There are several posible reasons for such self-defeating behaviour. Some may be suffering from a form of Stockholm Syndrome where captives or victims of kidnappings develop positive feelings for their captors. In some cases they will even feel adulation for their tormentors. A key element for this kind of scenario to develop is for the perpetrator to show some form of kindness to the victim. The victims will then, in a bid to protect themselves, focus on the kindness rather than the abuse. This will not happen if the abuser is unremittingly harsh. Lack of abuse may also be seen as kindness.
The BN shows this temporary 'kindness' to Sarawakians every five years or so, during elections. They hand out impermanent goodies when they should be developing the state for the long-term good of it's residents. Mr.Taib Mahmud has shown little interest in doing that. Nor, are we certain, if he actually wanted to, that he knows how.

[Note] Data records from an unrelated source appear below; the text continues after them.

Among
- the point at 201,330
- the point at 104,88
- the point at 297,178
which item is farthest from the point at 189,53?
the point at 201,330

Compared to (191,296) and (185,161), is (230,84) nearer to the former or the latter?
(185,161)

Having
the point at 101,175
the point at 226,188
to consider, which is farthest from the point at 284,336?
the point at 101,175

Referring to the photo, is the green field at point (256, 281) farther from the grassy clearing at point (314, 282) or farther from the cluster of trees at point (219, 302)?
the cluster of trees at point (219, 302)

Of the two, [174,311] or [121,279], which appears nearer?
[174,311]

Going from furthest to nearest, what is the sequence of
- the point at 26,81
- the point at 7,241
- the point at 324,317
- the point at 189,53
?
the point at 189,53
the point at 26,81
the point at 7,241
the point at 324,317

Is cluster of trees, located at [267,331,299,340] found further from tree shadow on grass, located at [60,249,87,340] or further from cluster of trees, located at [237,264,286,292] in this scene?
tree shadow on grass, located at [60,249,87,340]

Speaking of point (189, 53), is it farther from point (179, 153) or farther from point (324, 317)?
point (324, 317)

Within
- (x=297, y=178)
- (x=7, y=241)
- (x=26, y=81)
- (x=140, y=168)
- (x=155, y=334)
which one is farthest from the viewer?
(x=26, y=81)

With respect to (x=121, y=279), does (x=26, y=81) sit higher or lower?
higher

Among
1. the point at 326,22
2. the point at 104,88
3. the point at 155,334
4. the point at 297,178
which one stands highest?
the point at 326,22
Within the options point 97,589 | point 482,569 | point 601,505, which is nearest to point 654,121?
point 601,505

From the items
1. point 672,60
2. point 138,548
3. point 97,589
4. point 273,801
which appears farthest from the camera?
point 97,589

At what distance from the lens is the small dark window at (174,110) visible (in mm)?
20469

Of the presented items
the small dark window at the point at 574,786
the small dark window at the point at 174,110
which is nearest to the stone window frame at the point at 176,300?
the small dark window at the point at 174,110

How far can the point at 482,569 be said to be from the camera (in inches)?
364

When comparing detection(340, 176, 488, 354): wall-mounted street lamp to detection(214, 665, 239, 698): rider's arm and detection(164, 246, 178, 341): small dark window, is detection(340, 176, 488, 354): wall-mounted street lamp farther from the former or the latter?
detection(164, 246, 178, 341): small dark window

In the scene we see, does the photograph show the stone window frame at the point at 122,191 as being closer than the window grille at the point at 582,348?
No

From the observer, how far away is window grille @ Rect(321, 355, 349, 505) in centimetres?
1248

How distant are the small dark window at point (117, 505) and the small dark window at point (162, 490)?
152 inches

A Dissociated state, a psychological defence mechanism, may also stop people from acting in their own interests. People become accepting, and dissociate themselves, from the abuse they have to endure, in one form or another. They may not take the chance to escape, even when they can.
These are conditions that also existed in Peninsular Malaysia, until 2008, as they still do, in Singapore. Penang became free then, as did Selangor. Kelantanese had long ago rejected the BN. Both Penang and Selangor are far better off today, than they were under the BN.
It is up to Sarawakians now, to set themselves free.